In the human body, a complex series of factors combines to turn a stem cell into a specific cell type. In the petri dish, neuroscientists try to mimic that process as closely as possible, figuring out the right combination of factors that will coax a pluripotent cell into a specific neuron. Lorenz Studer, of the Memorial Sloan-Kettering Cancer Center in New York City, and colleagues have found a new cocktail for creating midbrain dopamine neurons from human pluripotent stem cells. Not only do the newly created cells engraft efficiently into models of Parkinson's disease and alleviate symptoms, but they also do not have the tendency to overgrow the transplant site—a problem that has hampered some previous graft attempts. The results appear in the November 7 Nature.

"This is a spectacular breakthrough that the stem cell field has been waiting for a long time," wrote Marius Wernig of the Stanford School of Medicine in California in an e-mail to ARF. Wernig, who was not involved in the study, added that it "looks as if these ES-cell-derived cells meet all the criteria required for a therapeutic application."
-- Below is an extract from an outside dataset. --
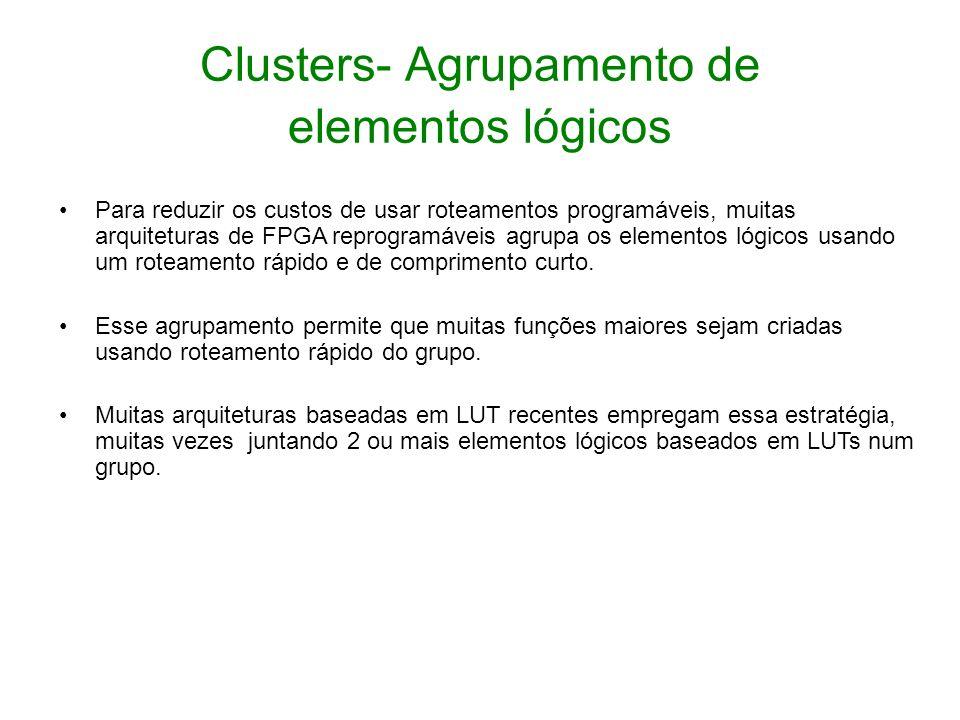 Clusters- Agrupamento de elementos lógicos Para reduzir os custos de usar roteamentos programáveis, muitas arquiteturas de FPGA reprogramáveis agrupa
For many years, scientists thought, based on mouse and embryo studies, that two key factors—sonic hedgehog homolog and fibroblast growth factor 8—would be enough to induce embryonic stem cells to form dopamine neurons like those in the midbrain, Studer said. "It turns out that in human cells, that is not enough," he added. Studer and his team realized that the Wnt signaling pathway, active in interactions between cells during embryogenesis, was also required. In their study, first author Sonja Kriks added into the mix a glycogen synthase kinase 3β inhibitor to activate Wnt signaling in human midbrain floor-plate cells derived from embryonic and induced pluripotent stem cells. The floor plate of the developing human brain gives rise to dopaminergic neurons. The result was a high yield of dopamine-producing midbrain cells. "It was exactly what was needed to make the right cell," Studer said.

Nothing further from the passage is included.